The Perils of Chasing Outperformance


Tips & Advice

Howard Marks, the chairman of Oaktree Capital Management, told investors in one of his regular missives that there should be room in our investing minds for “good enough” returns, a sweet spot of asset appreciation that feels acceptable but not necessarily risky.

“It’s based on the belief that the possibility of more isn’t always better,” Marks wrote in 2009. “There should be a point at which investors decline to take more risk in the pursuit of more return, because they’re satisfied with the return they expect and would rather achieve that with high confidence than try for more at the risk of falling short (or losing money).”

The risk that Marks writes about is chasing performance. Much like playing the lottery “because somebody has to win,” chasing performance is falling victim to the view that getting an edge in the markets is something to strive for, that achieving a return that is slightly superior to the total market is not only possible but absolutely worth the trouble.

The challenge here is what one might call the “Olympic viewpoint” error. What’s the difference between gold and silver, and then silver and bronze? In a sport like swimming, a fraction of a second. And the gap between bronze and the rest of the losing swimmers watching from the stands? About the same.

But investing is not Olympic swimming. The difference between “the best” and “pretty darn good” isn’t really relevant over the course of a long investment horizon. You can make up a lot of ground in compounding, avoiding unnecessary fees, and managing taxes carefully. One bad slip, however, and you will wipe out years of value.

Better than Average

Vanguard Group Founder John Bogle expressed the problem of overconfidence succinctly in an interview with Investment Advisor magazine in May 2010.

“We all think we’re smarter than average, better drivers than average, I’ve observed without factual verification that most people think they’re better lovers than average, and they think they’re better managers, because ‘I can pick good managers,’” Bogle said. “The record is bereft of a single scintilla of evidence that’s an easy thing to do.”

In fact, he continued, new data from the well-known financial economists Eugene F. Fama and Kenneth R. French showed that mutual funds beat the broad market just 3% of the time over long periods.

“The odds are 97% that you’ll do worse than in an index fund,” Bogle said. “So I’d just like to bring common sense, reality and mathematical truth back into the world of investing.
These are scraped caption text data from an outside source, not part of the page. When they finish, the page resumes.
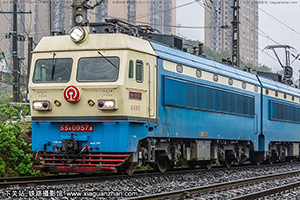 ��ɽ4-0957 SS4-0957 �ɾ�����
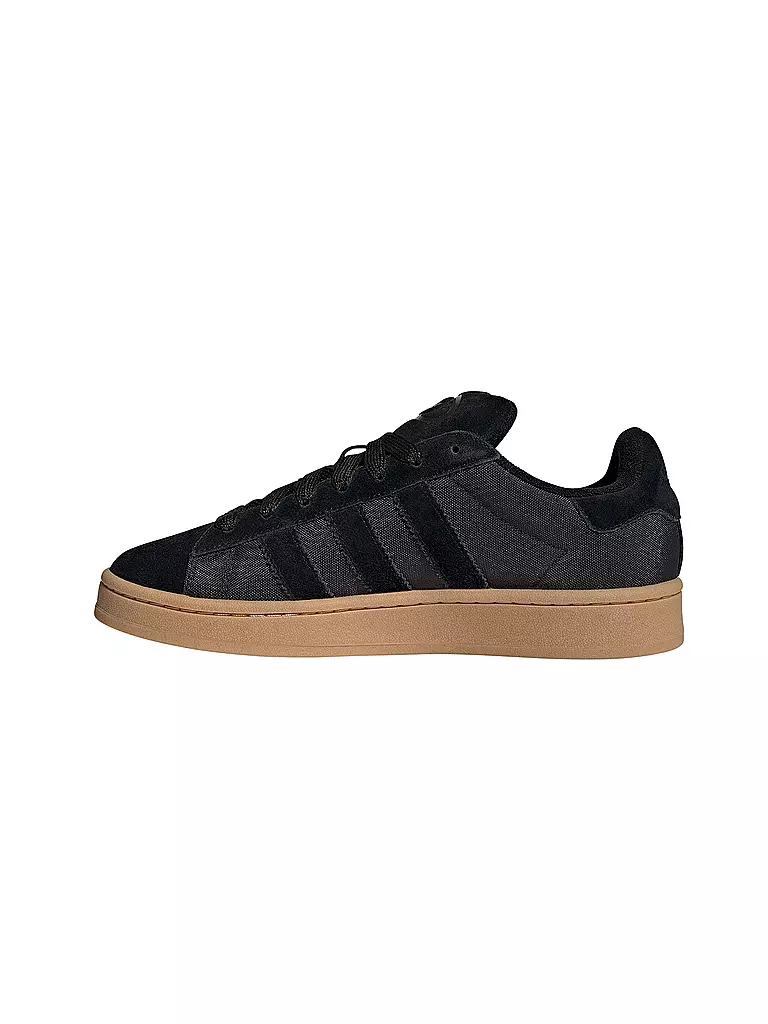 ADIDAS ORIGINALS | Sneaker CAMPUS 00S | dunkelblau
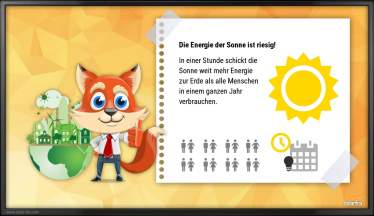 Solar-Display-Solarfox-Schulpaket-02.jpg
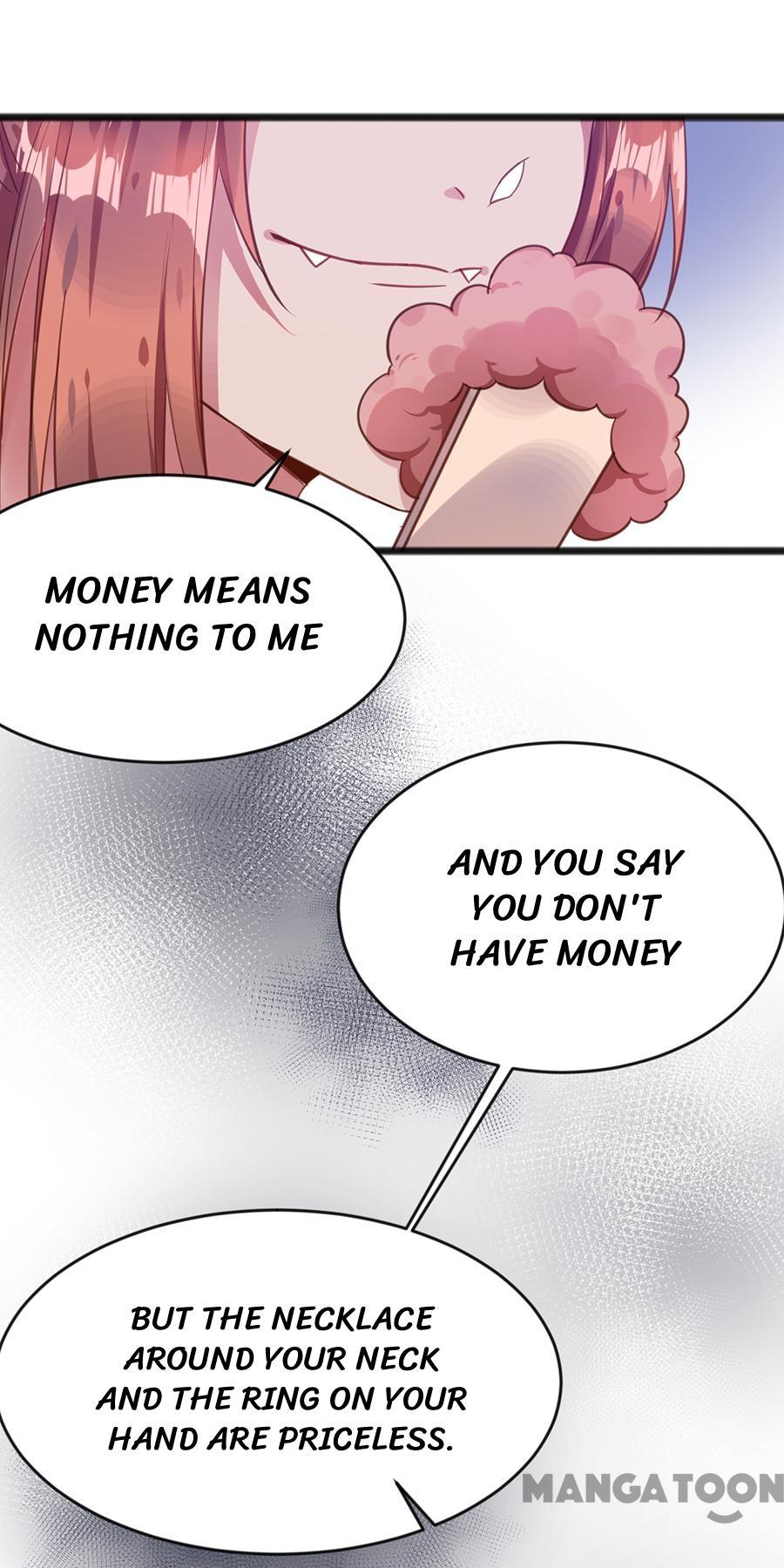 Chapter 70 - Image 25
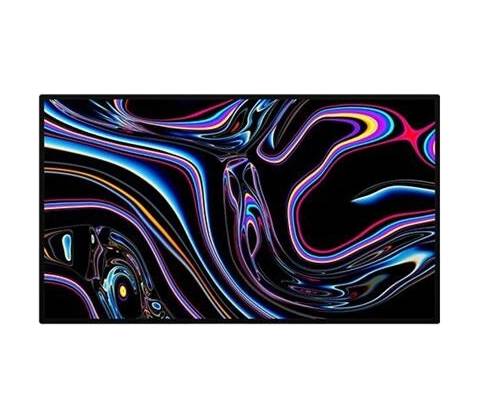Apple Studio Display MYLJ3CS/A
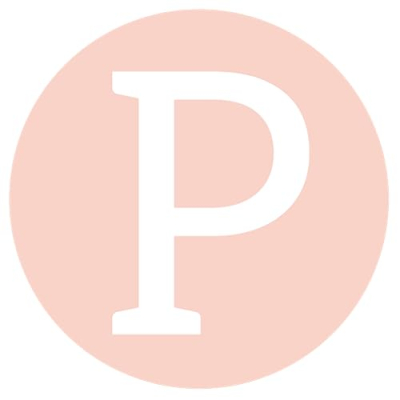 Passport Voyager Profile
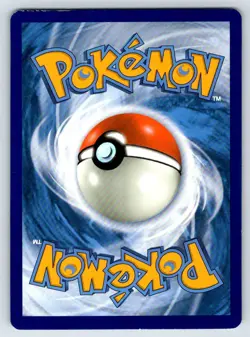 Wailmer 45/236 Common Cosmic Eclipse Pokemon Reverse Holo Moderately Played - Image 2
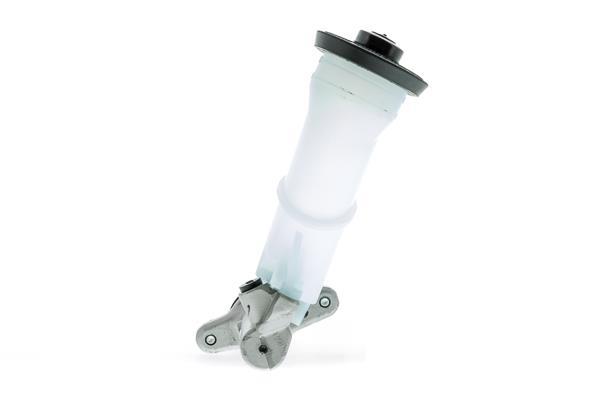 Embraiagem transmissor AISIN CMT-020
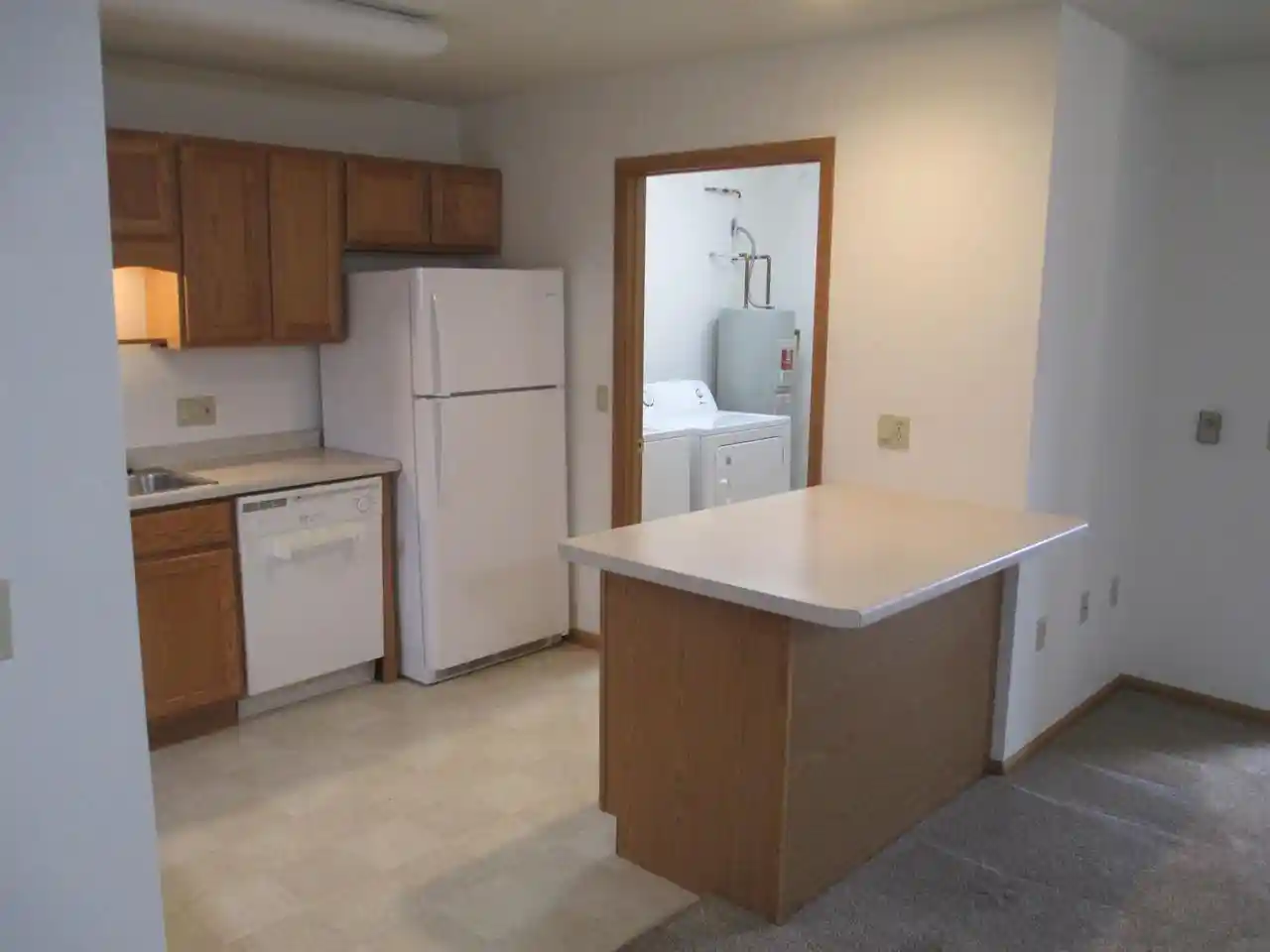 Homes for sale in Baraboo, WI | 1407 15th St St St, Baraboo, WI 53913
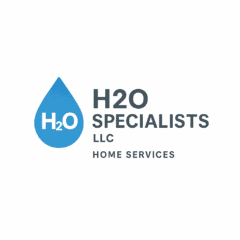 H2o Specialists LLC – Plumbing in Kerrville, Texas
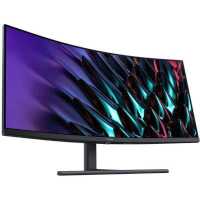 монитор Huawei Display B5-341W 53060796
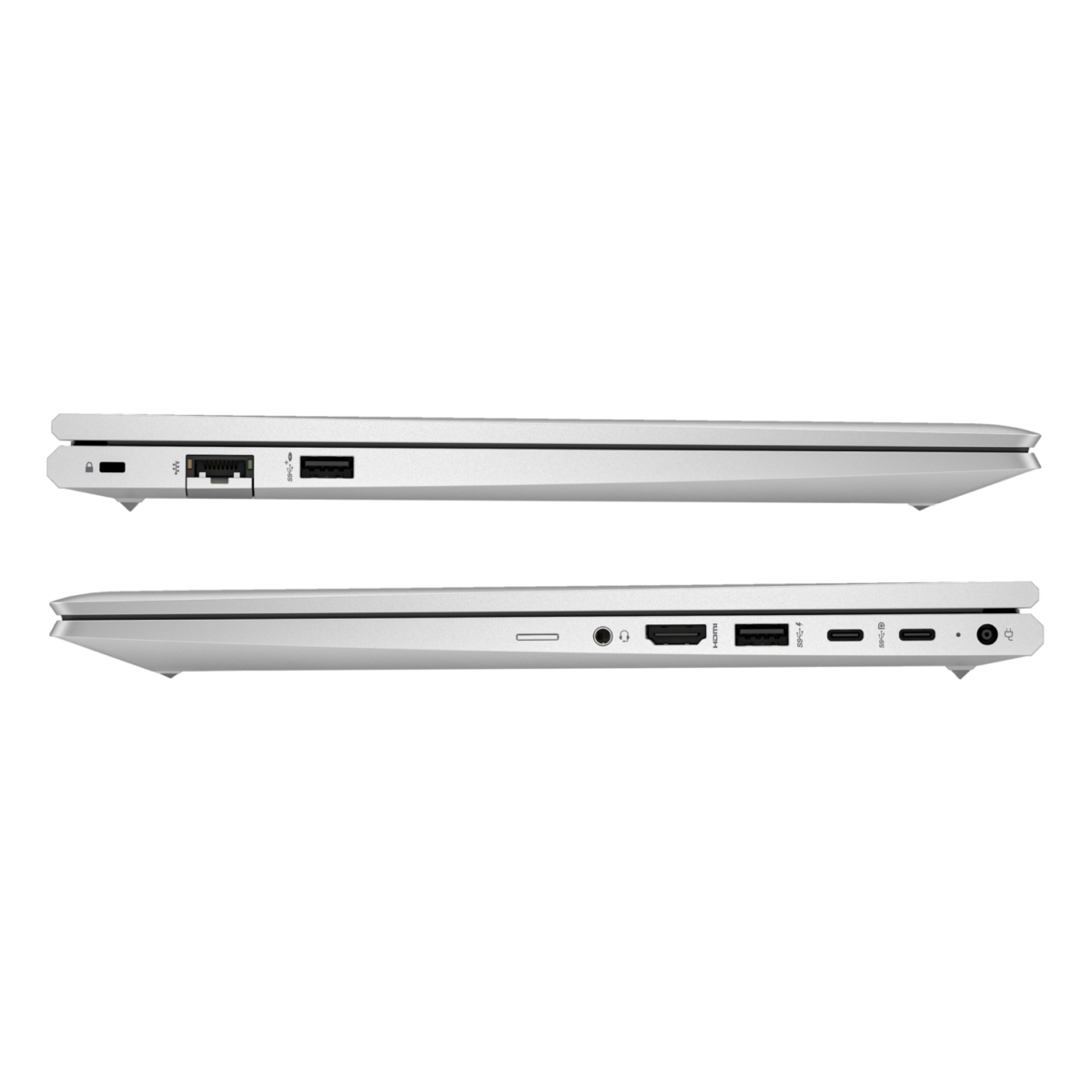HP PROBOOK 450 G10 I5-13TH GEN LAPTOP - Image 4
And don’t think I’m going to stop trying.”

What does this investor “under” performance look like in the real world? One research firm studies this problem quite closely. Dalbar, in Boston, Mass., does an annual quantitative analysis of investor behavior, trying to illustrate how large the gap is between market returns (what stocks do, all things being equal) and investor returns (what really happens to your money because of your decisions).

Unsurprisingly, we’re really bad at guessing the direction of the market, and over every conceivable time frame, bull market or bear. Dalbar found that the average equity investor underperformed by the S&P 500 by 4.32% over 20 years and the average fixed-income investor underperformed the Barclay’s Aggregate Bond Index by 5.56%. I don’t have to look at your portfolio to tell you that underperformance plus management fees isn’t your best strategy.

Forget About Trading

Did investors beat the benchmarks in some years and lose badly others? Nope. In time frames measured by 1 year, 3 years, 5 years, 10 years and 20 years, we consistently would do better — much better — buying an index fund and forgetting about trading.

In number terms, stock investors over 20 years saw returns of 3.49%, compared to 7.81% for the S&P 500. Bond investors got creamed, turning in a paltry 0.94% vs. 6.50% for the index.

Ten thousand dollars invested at 3.49% and compounding monthly over 20 years will turn into just over double your money ($20,076.94). At the higher rate of 7.81%, you would end up with $47,442.75. Same investment horizon, same investment type, just less trading. When it comes to investing, less turns out to be a heck of a lot more.